■ ЗАДАНИЕ: Верните без изменений отрывок из текста о западном марксизме от слов «В первую очередь» до слов «стороны социальных наук.».

Из-за значения Октябрьской революции и СССР для двух классических поколений западного марксизма я думаю, что имеет смысл провести разграничительную линию после смерти Анри Лефевра в середине 1991 года. Хотя есть много фигур после 1968 года, которые можно было бы поставить в этот ряд или которые могли бы претендовать на продолжение того, что называют западным марксизмом, никто не имел и не мог бы иметь такого же отношения к возможности революции рабочего класса или к чему бы то ни было даже отдаленно напоминающему подобное смешение веры и разочарования. То, как Хабермас, бывший ассистент Адорно, порвал с «молчаливой ортодоксией» Франкфуртской школы, служит этому прекрасной иллюстрацией.
Философский поворот
Вопрос не сводится к тому, были ли большинство западных марксистов философами, и если да, то почему. Списки Андерсона, Джея, Мерло-Понти и др. в лучшем случае вызывают столько же доверия, что и решения разных академических комитетов, что, как известно каждому, связанному с академией, звучит как довольно сомнительный комплимент. Может быть, аргументация Андерсона представляет собой порочный круг. Все перечисленные им имена, с возможным частичным исключением Беньямина и Грамши, это философы, но откуда мы знаем, что фигуры, не являющиеся философами, имели возможность попасть в список? Перечень Джея также философоцентричен
174. Отсутствие социологов и историков фактически повсеместно. Тем не менее, создавая post hoc конструкцию западного марксизма, я бы предположил, что здесь мы наблюдаем взаимодействие двух факторов: интеллектуального климата в Европе во времена рецепции Октябрьской революции и позднее западноевропейское и североамериканское представление о западном марксизме. Другими словами, философы были на ведущих ролях в 1917 году, а более поздние марксисты хотели слушать философов.
В первую очередь следует помнить, что значительное число путей интеллектуалов и их карьер не были открыты для тех, кто с самого начала идентифицировал себя с Октябрьской революцией. Эмпирическая социальная наука была мало – если вообще была – представлена в Европе. Социология разрывалась между «политикой буржуазных революций и экономикой пролетарских революций» и существовала в неопределенном институциональном положении
175. Экономические факультеты, как правило, оставались враждебны к критике экономики. Политическая наука только начинала двигаться в направлении социальных исследований политики. Факультеты права охватывали большую часть того, что впоследствии оформится в ветвь социальных дисциплин, но все еще оставались под влиянием освященной веками традиции. Историография все еще была обескураживающе враждебна по отношению к любым вторжениям со стороны социальных наук.

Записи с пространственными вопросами
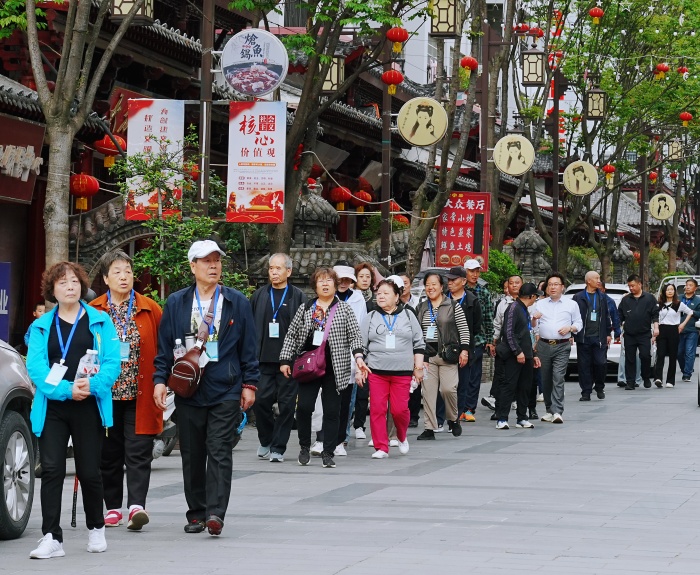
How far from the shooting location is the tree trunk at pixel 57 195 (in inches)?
564

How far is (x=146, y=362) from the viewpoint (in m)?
9.32

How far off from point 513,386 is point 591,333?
15.9ft

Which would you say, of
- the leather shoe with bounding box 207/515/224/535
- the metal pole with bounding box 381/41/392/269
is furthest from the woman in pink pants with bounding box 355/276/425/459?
the metal pole with bounding box 381/41/392/269

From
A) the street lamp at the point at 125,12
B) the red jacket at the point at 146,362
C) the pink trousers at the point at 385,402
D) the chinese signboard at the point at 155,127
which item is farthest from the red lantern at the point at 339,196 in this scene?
the red jacket at the point at 146,362

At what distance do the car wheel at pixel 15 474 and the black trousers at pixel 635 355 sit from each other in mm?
16829

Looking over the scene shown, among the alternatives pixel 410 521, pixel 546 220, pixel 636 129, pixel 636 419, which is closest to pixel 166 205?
pixel 636 419

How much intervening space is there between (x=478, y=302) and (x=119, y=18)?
18.6ft

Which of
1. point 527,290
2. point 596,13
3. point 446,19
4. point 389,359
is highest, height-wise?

■ ОТВЕТ:
В первую очередь следует помнить, что значительное число путей интеллектуалов и их карьер не были открыты для тех, кто с самого начала идентифицировал себя с Октябрьской революцией. Эмпирическая социальная наука была мало – если вообще была – представлена в Европе. Социология разрывалась между «политикой буржуазных революций и экономикой пролетарских революций» и существовала в неопределенном институциональном положении
175. Экономические факультеты, как правило, оставались враждебны к критике экономики. Политическая наука только начинала двигаться в направлении социальных исследований политики. Факультеты права охватывали большую часть того, что впоследствии оформится в ветвь социальных дисциплин, но все еще оставались под влиянием освященной веками традиции. Историография все еще была обескураживающе враждебна по отношению к любым вторжениям со стороны социальных наук.